When you're connected, you're not alone.

It’s estimated that only 1 in 30,000 people in the U.S. have Koolen-de Vries Syndrome, KDVS, a rare genetic condition associated with developmental delays and several health concerns. Patients require multiple doctors, therapies, medications and ongoing tests - making it a difficult condition to face alone. 

Since KDVS was first identified in 2006 and is thus a relatively “new” syndrome, research is based on a small number of individuals. There is great need for families to connect, share information and support one another.

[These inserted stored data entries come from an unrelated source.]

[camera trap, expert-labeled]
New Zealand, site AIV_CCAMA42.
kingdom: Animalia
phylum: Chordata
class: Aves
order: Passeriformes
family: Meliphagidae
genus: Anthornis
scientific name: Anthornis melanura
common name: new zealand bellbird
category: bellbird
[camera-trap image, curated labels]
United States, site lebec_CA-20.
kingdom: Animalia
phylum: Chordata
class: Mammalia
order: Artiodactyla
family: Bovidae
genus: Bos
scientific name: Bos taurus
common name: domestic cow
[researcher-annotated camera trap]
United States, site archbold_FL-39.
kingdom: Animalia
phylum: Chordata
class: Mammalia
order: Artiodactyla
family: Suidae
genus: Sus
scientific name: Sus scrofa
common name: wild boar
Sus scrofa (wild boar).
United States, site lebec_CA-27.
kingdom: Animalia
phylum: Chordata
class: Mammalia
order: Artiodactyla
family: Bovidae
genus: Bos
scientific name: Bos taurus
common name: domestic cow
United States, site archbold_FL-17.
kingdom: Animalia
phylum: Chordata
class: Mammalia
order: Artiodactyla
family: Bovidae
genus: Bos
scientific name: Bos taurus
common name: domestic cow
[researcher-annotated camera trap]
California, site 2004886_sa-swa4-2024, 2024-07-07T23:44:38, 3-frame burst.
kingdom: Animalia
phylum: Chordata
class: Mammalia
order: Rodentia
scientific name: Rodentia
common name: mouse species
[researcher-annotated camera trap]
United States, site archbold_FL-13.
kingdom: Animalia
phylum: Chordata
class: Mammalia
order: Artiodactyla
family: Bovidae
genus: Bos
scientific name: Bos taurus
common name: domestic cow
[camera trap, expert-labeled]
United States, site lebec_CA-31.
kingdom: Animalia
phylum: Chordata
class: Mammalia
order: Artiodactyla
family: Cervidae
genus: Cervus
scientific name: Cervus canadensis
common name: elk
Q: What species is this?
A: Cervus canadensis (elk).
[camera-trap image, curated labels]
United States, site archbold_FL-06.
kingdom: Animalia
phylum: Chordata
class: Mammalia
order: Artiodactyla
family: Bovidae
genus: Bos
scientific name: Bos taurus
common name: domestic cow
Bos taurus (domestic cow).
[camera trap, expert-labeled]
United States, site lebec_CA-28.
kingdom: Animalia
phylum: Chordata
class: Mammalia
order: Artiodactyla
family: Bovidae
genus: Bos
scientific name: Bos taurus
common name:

That’s why Cox worked with families of children diagnosed with KDVS to help share their story - a journey of how connection helped them navigate one of the rarest conditions in the country.

Meet the families:

Joe is 14 years old and was diagnosed with KDVS at 18 months old. His mum, Ann, became more involved in the KDVS community. At first, she reached out to other parents for doctor recommendations and advice. But now, she’s the one helping new parents work through their kids’ diagnoses. 

“The actual, real lived experiences from other people can look very different sometimes than the black and white brochure you're given. You know, connecting with other people has really helped me change what my original expectations were for parenting and this whole journey of life. It’s brought me hope.” said Ann.

Lily is 11 years old, and her family was told upon diagnosis, at 22 months, that she may never walk. Her mum, Marci, discovered a social media group for KDVS families and found a member who lived only four miles away from her. She sent a message, and before she knew it, they shared everything she needed to know about Lily’s diagnosis, from tests she needed to get done to who she needed to contact for treatment.

That member was Ann, Joe’s mum. And they’re still friends today. 

“The connections with other Koolen-de Vries families have been such a tremendous source of inspiration and help as we navigate this journey. We celebrate with each other, support and encourage one another, look to each other for advice and also mourn the loss of what we expected. We truly are family to each other.” said Marci.

Stories like these remind us of the importance of connection - because when you’re connected, you’re not alone.

If you are interested in getting involved and supporting the KDVS community, visit here for local opportunities to make an impact.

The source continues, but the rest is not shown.